The National Photographic Interpretation Center (NPIC) was a United States intelligence community body responsible for the scientific exploitation of aerial and satellite imagery. Established in 1953 under CIA leadership and later jointly managed with the Defense Intelligence Agency, NPIC operated from Building 213 at the Washington Navy Yard until its 1996 integration into the National Imagery and Mapping Agency (NIMA), now the National Geospatial-Intelligence Agency (NGA).

UAP-Related Role

NPIC is famous in UAP history for its analysis of unusual photographic and film material, most prominently the Zanesville Ohio UFO photographs taken by Ralph Ditter in 1966-67 and the celebrated Tremonton Utah 1952 Navy film analysed earlier by Naval Photographic Interpretation teams.
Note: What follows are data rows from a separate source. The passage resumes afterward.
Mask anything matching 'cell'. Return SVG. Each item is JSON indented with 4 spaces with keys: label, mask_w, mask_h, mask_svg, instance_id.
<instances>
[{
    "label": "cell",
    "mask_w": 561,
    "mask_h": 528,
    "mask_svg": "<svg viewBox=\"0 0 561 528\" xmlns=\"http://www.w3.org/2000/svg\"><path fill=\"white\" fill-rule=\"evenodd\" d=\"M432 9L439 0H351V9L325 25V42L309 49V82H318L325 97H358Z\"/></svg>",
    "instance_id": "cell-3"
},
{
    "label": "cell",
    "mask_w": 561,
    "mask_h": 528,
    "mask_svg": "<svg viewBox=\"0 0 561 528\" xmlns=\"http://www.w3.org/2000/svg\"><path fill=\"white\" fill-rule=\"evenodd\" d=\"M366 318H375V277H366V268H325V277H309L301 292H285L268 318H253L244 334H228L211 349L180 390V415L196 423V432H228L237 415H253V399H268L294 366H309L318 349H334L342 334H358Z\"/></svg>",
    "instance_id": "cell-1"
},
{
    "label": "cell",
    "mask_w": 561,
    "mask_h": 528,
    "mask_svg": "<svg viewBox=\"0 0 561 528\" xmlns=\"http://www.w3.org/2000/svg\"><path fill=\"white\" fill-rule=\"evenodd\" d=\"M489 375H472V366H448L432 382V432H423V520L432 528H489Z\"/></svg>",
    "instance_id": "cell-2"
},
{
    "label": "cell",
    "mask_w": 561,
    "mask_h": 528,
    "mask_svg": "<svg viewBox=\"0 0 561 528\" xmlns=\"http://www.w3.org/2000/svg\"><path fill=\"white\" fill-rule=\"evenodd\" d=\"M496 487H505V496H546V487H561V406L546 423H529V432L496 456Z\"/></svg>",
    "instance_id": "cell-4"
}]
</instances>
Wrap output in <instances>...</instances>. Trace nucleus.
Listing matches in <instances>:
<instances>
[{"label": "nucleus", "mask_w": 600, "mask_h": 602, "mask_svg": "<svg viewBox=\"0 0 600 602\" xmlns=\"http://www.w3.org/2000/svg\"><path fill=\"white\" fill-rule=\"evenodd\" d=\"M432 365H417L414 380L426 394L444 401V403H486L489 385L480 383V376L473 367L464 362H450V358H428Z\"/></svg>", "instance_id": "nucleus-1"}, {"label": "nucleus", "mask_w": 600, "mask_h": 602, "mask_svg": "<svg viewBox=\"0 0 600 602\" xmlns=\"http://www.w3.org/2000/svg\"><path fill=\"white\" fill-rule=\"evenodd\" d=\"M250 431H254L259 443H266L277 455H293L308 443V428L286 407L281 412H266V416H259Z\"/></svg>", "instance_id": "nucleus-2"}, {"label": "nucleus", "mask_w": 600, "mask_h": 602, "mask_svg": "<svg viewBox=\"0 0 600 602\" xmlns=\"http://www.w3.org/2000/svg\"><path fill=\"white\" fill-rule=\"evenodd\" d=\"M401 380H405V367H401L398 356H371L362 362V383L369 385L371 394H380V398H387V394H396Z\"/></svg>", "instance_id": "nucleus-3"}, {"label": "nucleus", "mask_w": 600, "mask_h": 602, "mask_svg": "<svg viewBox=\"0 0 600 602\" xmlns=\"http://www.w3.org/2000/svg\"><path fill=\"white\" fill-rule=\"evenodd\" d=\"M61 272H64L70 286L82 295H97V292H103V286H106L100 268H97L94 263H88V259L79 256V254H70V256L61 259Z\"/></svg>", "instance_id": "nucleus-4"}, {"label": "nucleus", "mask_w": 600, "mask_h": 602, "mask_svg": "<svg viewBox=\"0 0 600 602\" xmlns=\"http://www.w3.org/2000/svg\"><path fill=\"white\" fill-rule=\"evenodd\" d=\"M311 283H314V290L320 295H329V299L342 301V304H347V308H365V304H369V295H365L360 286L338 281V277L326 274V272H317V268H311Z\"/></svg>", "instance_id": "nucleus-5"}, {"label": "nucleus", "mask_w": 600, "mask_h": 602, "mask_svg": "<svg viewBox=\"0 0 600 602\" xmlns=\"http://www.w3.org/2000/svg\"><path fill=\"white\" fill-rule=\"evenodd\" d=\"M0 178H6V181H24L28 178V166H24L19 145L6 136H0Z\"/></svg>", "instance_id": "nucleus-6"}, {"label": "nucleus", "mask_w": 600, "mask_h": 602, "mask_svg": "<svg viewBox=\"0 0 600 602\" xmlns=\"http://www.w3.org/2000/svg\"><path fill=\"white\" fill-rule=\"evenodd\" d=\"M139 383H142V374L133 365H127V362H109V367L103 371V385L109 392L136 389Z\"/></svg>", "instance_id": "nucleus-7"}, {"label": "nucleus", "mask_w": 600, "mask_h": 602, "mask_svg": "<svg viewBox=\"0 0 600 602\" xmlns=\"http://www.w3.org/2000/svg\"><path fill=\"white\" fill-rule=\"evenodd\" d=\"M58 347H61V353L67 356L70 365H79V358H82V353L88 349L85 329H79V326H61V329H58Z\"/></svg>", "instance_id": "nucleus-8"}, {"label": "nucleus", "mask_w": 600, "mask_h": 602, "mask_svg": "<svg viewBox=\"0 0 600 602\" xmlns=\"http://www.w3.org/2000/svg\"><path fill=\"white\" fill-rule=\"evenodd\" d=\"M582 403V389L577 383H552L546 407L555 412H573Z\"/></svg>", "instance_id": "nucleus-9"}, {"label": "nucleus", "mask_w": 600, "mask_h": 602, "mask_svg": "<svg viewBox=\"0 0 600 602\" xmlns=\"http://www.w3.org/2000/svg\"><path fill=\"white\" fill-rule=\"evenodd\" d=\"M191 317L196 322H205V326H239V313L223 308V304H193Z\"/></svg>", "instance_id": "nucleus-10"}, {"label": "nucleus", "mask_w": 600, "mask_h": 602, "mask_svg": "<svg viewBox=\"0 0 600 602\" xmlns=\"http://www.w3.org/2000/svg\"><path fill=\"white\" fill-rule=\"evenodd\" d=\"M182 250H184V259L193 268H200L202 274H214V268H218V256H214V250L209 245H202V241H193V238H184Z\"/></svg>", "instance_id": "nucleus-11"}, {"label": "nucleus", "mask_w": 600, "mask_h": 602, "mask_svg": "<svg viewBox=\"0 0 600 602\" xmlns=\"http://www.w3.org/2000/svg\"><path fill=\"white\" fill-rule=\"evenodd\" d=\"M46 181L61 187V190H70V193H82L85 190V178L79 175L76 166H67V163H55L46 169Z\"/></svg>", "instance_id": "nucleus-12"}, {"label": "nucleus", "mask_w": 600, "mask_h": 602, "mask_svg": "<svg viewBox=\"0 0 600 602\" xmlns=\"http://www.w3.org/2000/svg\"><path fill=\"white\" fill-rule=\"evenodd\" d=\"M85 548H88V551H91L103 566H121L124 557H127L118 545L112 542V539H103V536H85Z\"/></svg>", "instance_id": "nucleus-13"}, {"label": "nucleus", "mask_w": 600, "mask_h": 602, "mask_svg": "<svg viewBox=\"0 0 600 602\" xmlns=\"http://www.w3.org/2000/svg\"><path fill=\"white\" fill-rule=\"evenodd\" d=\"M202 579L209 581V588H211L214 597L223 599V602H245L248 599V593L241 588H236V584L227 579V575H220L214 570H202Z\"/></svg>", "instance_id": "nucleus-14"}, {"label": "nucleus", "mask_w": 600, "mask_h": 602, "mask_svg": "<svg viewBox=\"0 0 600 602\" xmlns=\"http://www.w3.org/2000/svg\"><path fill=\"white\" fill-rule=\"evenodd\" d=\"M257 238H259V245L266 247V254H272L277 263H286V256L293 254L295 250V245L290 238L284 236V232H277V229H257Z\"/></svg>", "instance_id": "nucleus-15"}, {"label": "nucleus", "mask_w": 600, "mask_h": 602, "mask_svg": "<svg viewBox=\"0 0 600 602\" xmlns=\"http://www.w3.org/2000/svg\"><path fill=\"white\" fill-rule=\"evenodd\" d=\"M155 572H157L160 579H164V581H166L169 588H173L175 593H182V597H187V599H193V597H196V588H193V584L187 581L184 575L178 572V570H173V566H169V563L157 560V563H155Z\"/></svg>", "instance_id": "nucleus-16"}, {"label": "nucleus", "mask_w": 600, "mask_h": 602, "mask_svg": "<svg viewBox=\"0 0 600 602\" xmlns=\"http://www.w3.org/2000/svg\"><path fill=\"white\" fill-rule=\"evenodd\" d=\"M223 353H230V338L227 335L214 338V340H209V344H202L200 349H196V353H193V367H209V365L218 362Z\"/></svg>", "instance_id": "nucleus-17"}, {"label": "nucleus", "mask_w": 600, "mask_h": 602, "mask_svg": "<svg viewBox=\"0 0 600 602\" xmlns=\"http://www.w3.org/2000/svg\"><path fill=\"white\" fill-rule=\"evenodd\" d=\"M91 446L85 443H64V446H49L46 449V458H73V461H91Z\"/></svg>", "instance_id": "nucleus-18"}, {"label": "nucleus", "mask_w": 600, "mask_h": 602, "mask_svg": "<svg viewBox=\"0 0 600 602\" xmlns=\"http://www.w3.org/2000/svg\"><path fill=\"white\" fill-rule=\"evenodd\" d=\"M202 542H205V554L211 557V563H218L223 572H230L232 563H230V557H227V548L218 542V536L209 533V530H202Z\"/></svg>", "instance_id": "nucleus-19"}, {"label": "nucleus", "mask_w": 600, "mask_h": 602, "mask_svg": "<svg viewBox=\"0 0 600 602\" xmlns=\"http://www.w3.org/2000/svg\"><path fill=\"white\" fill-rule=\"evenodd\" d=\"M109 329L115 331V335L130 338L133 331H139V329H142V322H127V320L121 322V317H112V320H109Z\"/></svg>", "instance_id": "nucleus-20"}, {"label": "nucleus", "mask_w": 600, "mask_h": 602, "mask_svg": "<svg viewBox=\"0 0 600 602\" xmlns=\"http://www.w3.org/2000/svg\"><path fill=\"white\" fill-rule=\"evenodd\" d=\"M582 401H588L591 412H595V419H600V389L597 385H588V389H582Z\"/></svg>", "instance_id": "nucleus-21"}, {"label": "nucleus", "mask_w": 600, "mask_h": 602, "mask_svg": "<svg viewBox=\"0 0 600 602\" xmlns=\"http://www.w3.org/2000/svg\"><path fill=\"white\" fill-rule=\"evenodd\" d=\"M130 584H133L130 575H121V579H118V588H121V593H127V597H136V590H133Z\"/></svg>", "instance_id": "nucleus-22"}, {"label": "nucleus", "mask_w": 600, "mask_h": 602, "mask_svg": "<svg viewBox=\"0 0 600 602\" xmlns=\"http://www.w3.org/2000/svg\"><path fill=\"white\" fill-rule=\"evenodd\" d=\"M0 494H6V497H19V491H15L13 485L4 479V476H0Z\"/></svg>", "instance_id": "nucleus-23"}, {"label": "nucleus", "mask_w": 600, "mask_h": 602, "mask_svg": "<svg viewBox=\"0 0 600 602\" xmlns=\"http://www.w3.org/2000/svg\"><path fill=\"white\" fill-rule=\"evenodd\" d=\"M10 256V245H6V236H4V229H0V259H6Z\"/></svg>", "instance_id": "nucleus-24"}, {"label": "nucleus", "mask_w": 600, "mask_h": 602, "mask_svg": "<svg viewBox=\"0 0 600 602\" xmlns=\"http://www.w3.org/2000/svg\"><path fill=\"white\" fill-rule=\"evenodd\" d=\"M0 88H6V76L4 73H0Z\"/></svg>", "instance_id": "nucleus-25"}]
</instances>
CIA documents show NPIC was consulted on the 1965 Heflin Santa Ana photographs and various Cold War era radar-imagery anomalies. Arthur C. Lundahl, founding director of NPIC, personally oversaw multiple UFO-film evaluations.

Significance

NPIC analyses were cited as authoritative in Project Blue Book and in later declassified CIA UFO Papers (Wright, 2019). The centre's methodology of rigorous photometric, stereoscopic, and comparative analysis set the standard for later official UAP imagery review, including at today's AARO.